[EXTRAIT DU DOCUMENT]
▼
Voilà ce que je voulais vous dire sur les mariages forcés ou sur les mariages mal arrangés. Je vois, dans les cérémonies de vœux que certains maires s’impatientent… Principalement dans le pays d’Ardres. Permettez-moi d’être direct avec nos amis d’Ardres: si nous recommençons les discussions en se basant sur les dernières prévisions données par l’Etat, on risque d’arriver à un refus unanime des communes des Trois-Pays ; et si on prend une démarche plus décapante, découlant des chiffres de l’état, on risque d’obtenir un refus unanime des communes du Pays d’Ardres… Il vous est déjà arrivé de ne pas voter votre budget !
Pour résumer et synthétiser : le seul scénario qui nous est actuellement proposé est inacceptable par les 2 futurs mariés. Alors, puisque les couloirs des préfectures regorgent de gens qui ont fait de grandes études, qu’ils planchent là-dessus et qu’ils nous trouvent une solution acceptable par Henry VIII et par François Premier.
Et c’est ce que nous avons signifié aux services de l’Etat.
Excusez ma franchise mais « Chat échaudé craint l’eau froide ». En 96, on ne nous a pas pris au sérieux. En 2010, nous avons subi un traitement de choc pour pouvoir encore exister. Alors, on n’a pas envie de passer 2 fois à l’essoreuse !!
Alors, s’il faut mettre les points sur les I : la délibération prise à l’unanimité par la CCTP n’est pas une motion de défiance vis-à-vis de nos amis du Pays d’Ardres, c’est une motion de mise en demeure adressée à l’Etat pour qu’il nous aide à réussir ce qu’il a décidé, lui, en lui rappelant qu’il nous a menti sur les chiffres. Et il faut qu’il trouve les solutions avant le mois de juin.
Je suis désolé de le dire mais cette fusion/absorption a été mal préparée. Et c’est mon devoir de Président de CC de défendre les intérêts de tous et de mettre l’état devant ses initiatives malvenues.
Voilà, excusez-moi d’avoir été un peu long sur ce sujet, mais les bouffées de chaleur sont souvent des moments désagréables qui semblent s’éterniser…
Bouffées de chaleur, agression hormonale, acné… Vous pourriez penser : « Rien de bien encourageant pour ce début d’année… »… et encore, je ne vous ai pas parlé de la brutale poussée de poils provoquée par le SCOT…
Détrompez-vous ! Comme tout adolescent, nous avons des problèmes qui nous énervent mais nous avons aussi des certitudes et des projets, des tas de projets : Ararat 2 qui arrivera, cette année à un point de non-retour… Parce qu’il faut savoir conclure un dossier ; notre PLU intercommunal qui se veut être un laboratoire de réflexion, de concertation, de discussions et d’innovation ; la réhabilitation de la ferme Boutoille qui sera un projet à long terme mais qui pourra être fédérateur et sur lequel nous devons encore travailler ; notre positionnement dans le Parc, où nous servons de territoire d’expérimentation… Et nos certitudes : le fonctionnement exemplaire de nos structures d’accueil petite enfance, de notre office du tourisme ; le volontarisme et les innovations de notre CIAS… Excusez-moi si je ne cite pas tout le monde et si j’oublie certains acteurs de nos avancées.
▲
[TÂCHES À RÉALISER]
A - Renvoyez chaque ligne de la liste où figure le mot « cabinet ».
B - Prolongez le discours de vœux sur la fusion avec le Pays d'Ardres en reprenant juste après sa dernière phrase.

[DONNÉES À TRAITER]
▼
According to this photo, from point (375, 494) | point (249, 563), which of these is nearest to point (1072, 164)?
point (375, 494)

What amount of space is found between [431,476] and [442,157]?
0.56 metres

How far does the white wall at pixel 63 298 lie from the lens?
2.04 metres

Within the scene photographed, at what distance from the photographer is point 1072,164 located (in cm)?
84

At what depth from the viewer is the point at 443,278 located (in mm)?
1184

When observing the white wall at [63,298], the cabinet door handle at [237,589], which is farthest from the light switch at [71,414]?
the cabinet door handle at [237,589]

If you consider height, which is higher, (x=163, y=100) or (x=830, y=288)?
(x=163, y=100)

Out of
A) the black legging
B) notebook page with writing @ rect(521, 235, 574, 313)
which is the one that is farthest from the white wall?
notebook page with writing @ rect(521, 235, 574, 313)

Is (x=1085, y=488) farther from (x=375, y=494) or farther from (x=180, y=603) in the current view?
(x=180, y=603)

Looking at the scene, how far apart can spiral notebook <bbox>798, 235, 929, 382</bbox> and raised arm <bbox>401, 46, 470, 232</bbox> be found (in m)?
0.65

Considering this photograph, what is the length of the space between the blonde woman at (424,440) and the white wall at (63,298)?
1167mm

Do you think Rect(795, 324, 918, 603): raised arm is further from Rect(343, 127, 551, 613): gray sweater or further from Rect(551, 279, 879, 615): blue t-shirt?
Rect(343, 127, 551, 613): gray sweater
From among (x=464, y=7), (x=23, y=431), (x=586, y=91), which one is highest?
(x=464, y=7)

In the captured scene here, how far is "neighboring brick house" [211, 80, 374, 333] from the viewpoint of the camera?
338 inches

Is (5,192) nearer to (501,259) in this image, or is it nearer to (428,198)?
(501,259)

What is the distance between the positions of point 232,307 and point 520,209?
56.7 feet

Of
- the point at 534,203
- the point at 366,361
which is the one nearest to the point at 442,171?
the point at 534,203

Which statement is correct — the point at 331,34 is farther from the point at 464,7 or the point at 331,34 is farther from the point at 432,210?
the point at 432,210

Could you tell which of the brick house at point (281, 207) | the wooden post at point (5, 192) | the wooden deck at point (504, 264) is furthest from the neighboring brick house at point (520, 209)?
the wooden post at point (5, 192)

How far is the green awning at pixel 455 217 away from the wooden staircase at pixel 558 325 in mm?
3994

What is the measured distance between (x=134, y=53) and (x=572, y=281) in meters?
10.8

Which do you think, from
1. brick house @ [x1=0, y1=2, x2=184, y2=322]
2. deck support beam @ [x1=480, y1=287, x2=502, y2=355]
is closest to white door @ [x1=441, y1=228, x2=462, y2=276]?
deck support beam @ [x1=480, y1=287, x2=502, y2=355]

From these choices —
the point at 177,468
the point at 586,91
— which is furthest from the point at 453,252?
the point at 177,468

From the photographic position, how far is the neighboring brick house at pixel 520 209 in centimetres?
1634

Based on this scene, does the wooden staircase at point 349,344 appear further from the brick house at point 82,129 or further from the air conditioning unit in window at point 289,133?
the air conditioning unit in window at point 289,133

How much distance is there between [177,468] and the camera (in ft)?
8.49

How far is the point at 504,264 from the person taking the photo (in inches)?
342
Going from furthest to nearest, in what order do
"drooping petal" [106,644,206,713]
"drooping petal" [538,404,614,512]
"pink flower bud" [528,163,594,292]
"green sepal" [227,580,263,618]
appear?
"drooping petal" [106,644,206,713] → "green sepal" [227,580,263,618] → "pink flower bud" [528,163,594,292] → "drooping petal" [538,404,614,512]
▲
[RÉPONSES FINALES]
A -
When observing the white wall at [63,298], the cabinet door handle at [237,589], which is farthest from the light switch at [71,414]?
the cabinet door handle at [237,589]

B -
Bref, de la fierté pour ce qui a été fait et de l’ambition pour plein d’autres projets.
Vous l’avez compris : le début d’année 2013 sera, sans doute, un peu Hard… Mais c’est normal : on n’est pas bien à l’aise quand la moustache se met à pousser et qu’en plus, on doit se marier. Alors, on a tendance à mordre !
Si tout au long de mon discours sur la puberté, vous avez essayé de déterminer le sexe exact des Trois-Pays, vous en êtes pour vos frais. D’ailleurs, on dit UN EPCI et UNE intercommunalité. En plus, j’ai mélangé les bouffées de chaleur et l’arrivée de la moustache. Alors disons que nous subissons les assauts d’une puberté hermaphrodite.
Certains d’entre vous doivent être déçus : en effet, depuis des années, je profite des vœux de la CCTP pour vous asséner des vieux dictons ou prophéties totalement inventées. Cette année, il n’y en aura pas… Parce que parler des changements physiques amenés par la puberté peut toujours être mal interprété et, depuis quelques temps, on est vite politiquement incorrect… Et surtout, vous le savez bien, les adolescents en pleine puberté ont rarement le sens de l’humour… Et les échanges de mails récents, au sujet de la réorganisation intercommunale, montre que la préfecture n’est pas en période de franche rigolade. De fait, j’ai préféré m’abstenir.
Mais comme je l’ai dit récemment dans un journal : « Pour la médecine, dans notre coin, on manque de spécialistes. » Surtout des endocrinologues…
Alors pour cette année 2013, mesdames et messieurs, je vous souhaite le moins de bouffées de chaleur possible, le moins de comédons possible, le moins de … je m’arrête là ! Bref, je vous souhaite un système glandulaire calme et serein ; des surrénales au repos, une thyroïde à l’équilibre… Pour les autres glandes, permettez-moi d’être plus discret. Et en plus de tout cela, de la santé, des rires et beaucoup de câlins.
Bonne année à vous tous.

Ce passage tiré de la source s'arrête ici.